The liability changes motivate banks to prioritise preventive real-time scam monitoring over-reactive fraud management. Banks can use behavioural biometrics and other techniques to gain visibility into scam victims’ behaviour and thwart attacks before completion.
Increased collaboration in financial services
With 57 percent of global fraud in financial services originating from international channels, as reported by LexisNexis, the rise in coordinated cybercrime across borders and institutions is evident. Digital mule networks exploit this, testing stolen credentials across various banks.
A united approach among banks, fintechs, and regtechs is essential to counteract these sophisticated schemes. Sharing data and insights is vital to fortifying defences against these complex fraud patterns.
Regulatory changes are expected to support and clarify data-sharing processes, overcoming hurdles posed by regulations like the General Data Protection Regulation (GDPR). This collaboration, while essential, requires careful navigation of legal frameworks to ensure effective and compliant information exchange.
The menace of deepfakes and disinformation
The exponential growth of APAC’s digital economy also enables new disinformation threats. According to Sumsub, advanced deepfake technologies allow easy manipulation of audio, video, and images to spread fake news or defame individuals.
As deepfakes become more accessible and more challenging to detect, organisations may struggle to combat forged content. Criminals can leverage deepfakes for extortion, brand sabotage, fraud, and other illicit schemes.
In APAC, there has been a 1530 percent increase in deepfake incidents, with Vietnam and Japan leading in the number of attacks.
Japan’s prevalent use of deepfakes in the entertainment industry potentially allows fraudsters to misuse this technology in other sectors.
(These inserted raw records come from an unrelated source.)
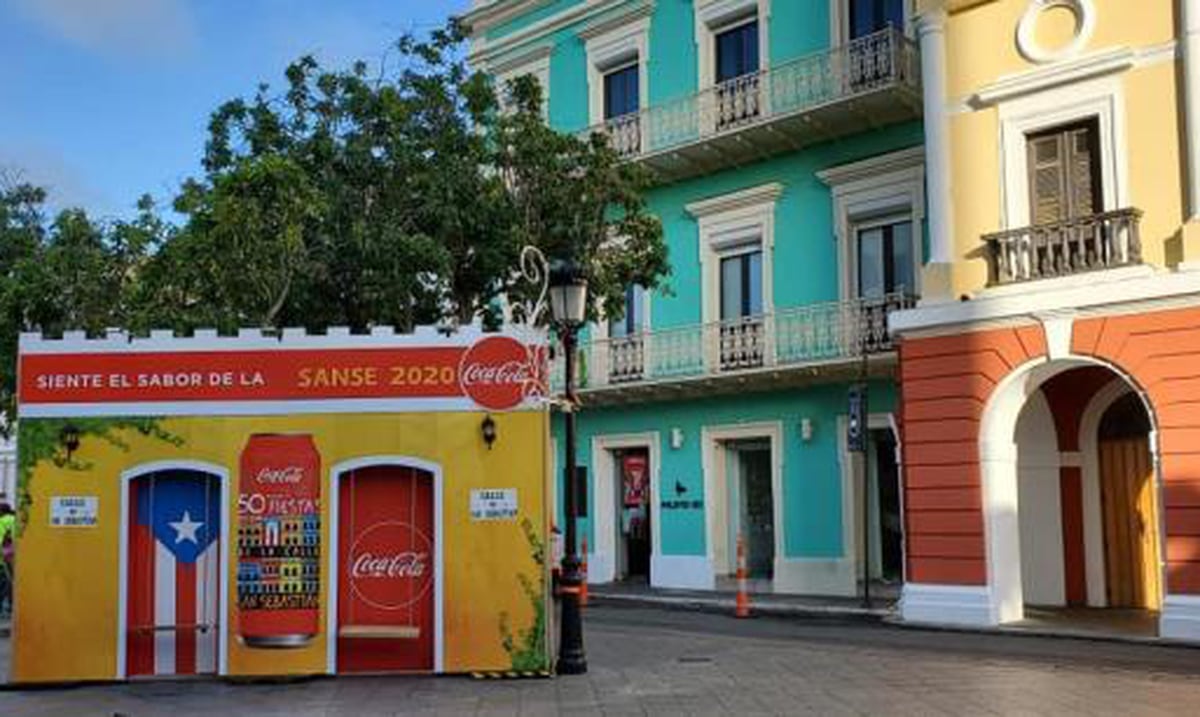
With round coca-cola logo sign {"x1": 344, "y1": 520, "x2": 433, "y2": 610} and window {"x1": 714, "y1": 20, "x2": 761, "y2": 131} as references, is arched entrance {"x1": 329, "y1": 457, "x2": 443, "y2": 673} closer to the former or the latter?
round coca-cola logo sign {"x1": 344, "y1": 520, "x2": 433, "y2": 610}

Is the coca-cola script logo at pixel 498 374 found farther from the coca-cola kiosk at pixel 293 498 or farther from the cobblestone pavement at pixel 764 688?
the cobblestone pavement at pixel 764 688

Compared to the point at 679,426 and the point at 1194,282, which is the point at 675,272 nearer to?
the point at 679,426

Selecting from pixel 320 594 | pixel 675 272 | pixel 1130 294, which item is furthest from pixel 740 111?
pixel 320 594

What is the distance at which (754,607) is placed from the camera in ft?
67.9

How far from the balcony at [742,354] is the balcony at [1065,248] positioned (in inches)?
138

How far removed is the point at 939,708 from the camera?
10883 millimetres

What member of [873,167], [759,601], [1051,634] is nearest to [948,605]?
[1051,634]

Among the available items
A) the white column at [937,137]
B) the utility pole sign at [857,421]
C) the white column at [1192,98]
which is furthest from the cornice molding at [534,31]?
the white column at [1192,98]

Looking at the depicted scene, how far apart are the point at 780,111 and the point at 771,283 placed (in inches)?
119

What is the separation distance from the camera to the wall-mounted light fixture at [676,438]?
82.0ft

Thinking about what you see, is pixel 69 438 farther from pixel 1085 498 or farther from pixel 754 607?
pixel 1085 498

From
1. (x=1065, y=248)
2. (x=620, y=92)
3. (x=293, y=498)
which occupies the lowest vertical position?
(x=293, y=498)

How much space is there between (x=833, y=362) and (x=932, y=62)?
17.7 ft

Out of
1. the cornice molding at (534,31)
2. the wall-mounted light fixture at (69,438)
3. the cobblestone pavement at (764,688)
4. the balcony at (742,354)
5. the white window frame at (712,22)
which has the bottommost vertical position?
the cobblestone pavement at (764,688)
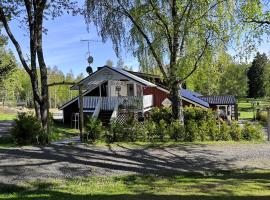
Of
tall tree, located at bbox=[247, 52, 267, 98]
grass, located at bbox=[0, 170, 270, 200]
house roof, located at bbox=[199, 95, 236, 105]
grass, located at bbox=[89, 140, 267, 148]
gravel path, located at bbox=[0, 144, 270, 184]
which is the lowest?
grass, located at bbox=[0, 170, 270, 200]

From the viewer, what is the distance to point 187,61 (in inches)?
819

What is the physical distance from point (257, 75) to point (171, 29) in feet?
210

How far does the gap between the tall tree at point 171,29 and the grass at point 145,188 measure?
391 inches

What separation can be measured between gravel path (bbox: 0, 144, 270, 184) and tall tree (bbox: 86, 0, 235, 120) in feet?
17.6

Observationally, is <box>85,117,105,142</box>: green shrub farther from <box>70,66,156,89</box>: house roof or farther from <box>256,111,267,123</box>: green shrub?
<box>256,111,267,123</box>: green shrub

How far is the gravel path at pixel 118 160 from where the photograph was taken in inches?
460

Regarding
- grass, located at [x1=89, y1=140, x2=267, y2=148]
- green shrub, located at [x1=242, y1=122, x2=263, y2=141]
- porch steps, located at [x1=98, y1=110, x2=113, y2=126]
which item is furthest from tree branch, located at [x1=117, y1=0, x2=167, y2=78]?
porch steps, located at [x1=98, y1=110, x2=113, y2=126]

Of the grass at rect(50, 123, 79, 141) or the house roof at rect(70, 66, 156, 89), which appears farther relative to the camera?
the house roof at rect(70, 66, 156, 89)

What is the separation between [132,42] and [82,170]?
39.6ft

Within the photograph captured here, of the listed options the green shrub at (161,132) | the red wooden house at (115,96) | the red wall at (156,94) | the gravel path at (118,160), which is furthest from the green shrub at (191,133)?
the red wall at (156,94)

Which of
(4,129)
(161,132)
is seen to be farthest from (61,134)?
(161,132)

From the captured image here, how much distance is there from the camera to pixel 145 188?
9.80 m

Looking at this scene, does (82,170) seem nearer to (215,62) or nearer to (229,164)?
(229,164)

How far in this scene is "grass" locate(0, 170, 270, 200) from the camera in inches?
344
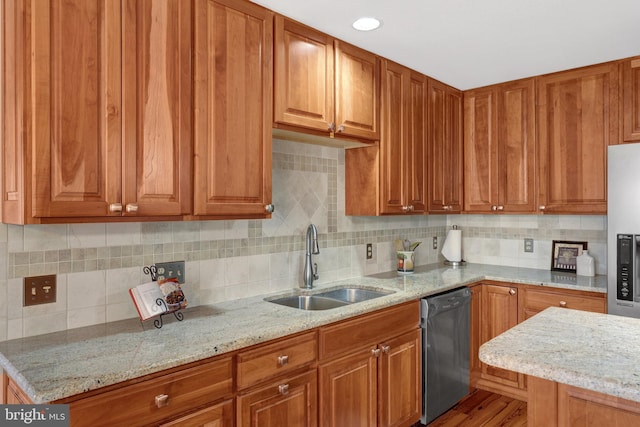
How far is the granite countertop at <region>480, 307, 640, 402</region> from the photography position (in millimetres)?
1200

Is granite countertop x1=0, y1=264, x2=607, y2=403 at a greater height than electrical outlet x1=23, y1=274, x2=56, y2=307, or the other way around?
electrical outlet x1=23, y1=274, x2=56, y2=307

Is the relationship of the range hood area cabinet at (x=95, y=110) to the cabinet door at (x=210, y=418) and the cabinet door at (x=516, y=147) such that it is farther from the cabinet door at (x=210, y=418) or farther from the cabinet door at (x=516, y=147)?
the cabinet door at (x=516, y=147)

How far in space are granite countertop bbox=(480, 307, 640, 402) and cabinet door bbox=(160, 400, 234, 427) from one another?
0.96m

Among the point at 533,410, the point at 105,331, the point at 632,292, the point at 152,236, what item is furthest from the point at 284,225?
the point at 632,292

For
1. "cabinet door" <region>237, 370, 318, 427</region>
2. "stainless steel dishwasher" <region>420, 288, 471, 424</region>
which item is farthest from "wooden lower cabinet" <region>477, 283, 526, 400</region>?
"cabinet door" <region>237, 370, 318, 427</region>

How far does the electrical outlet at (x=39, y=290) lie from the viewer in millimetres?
1683

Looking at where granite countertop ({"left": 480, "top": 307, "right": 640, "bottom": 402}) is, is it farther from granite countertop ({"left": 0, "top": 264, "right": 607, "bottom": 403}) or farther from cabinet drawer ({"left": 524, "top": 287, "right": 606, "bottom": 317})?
cabinet drawer ({"left": 524, "top": 287, "right": 606, "bottom": 317})

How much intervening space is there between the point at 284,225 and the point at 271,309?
0.63 metres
Meanwhile, Vietnam’s booming digital economy and substantial online population present a lucrative target for cybercriminals.
Countering disinformation will require consumer education and collaboration between governments, tech platforms, and other stakeholders. Developing advanced deepfake detection techniques is crucial to restoring online content trust.
Adapting authentication in the era of data breaches
In an environment rife with data breaches and privacy concerns, traditional authentication methods like SMS-based two-factor authentication (2FA) and knowledge-based authentication (KBA) are losing effectiveness.
Jumio highlights how cybercriminals increasingly compromised these methods using information from social media, data breaches, and phishing attacks.
As a response, consumers are demanding more secure and privacy-focused authentication techniques that utilise their digital footprint—a more complex and individualised set of data that is harder for fraudsters to replicate.
Concurrently, major technology firms are entering the identity management arena, leading to a potential rise in federated identities from companies like Google, Apple, and Amazon for banking login and authentication. This shift offers convenience but raises questions about data privacy and control.
To counter these challenges, banks are exploring advanced techniques like behavioural biometrics, which provide a robust and seamless user experience by analysing unique user behaviour patterns.
However, adapting to these new methods requires banks to navigate the changing identity landscape, balancing innovation with the disruption caused by big tech firms.
Key takeaways
As APAC progresses with digital transformation, cybercriminals respond with more sophisticated and destructive threats.
However, APAC organisations can tackle emerging challenges by sharing intelligence, embracing new technologies, and collaborating across the ecosystem.
Regulators also have a crucial role in implementing more balanced liability frameworks. With shared accountability and collective vigilance, APAC can combat fraud while continuing its digital growth trajectory.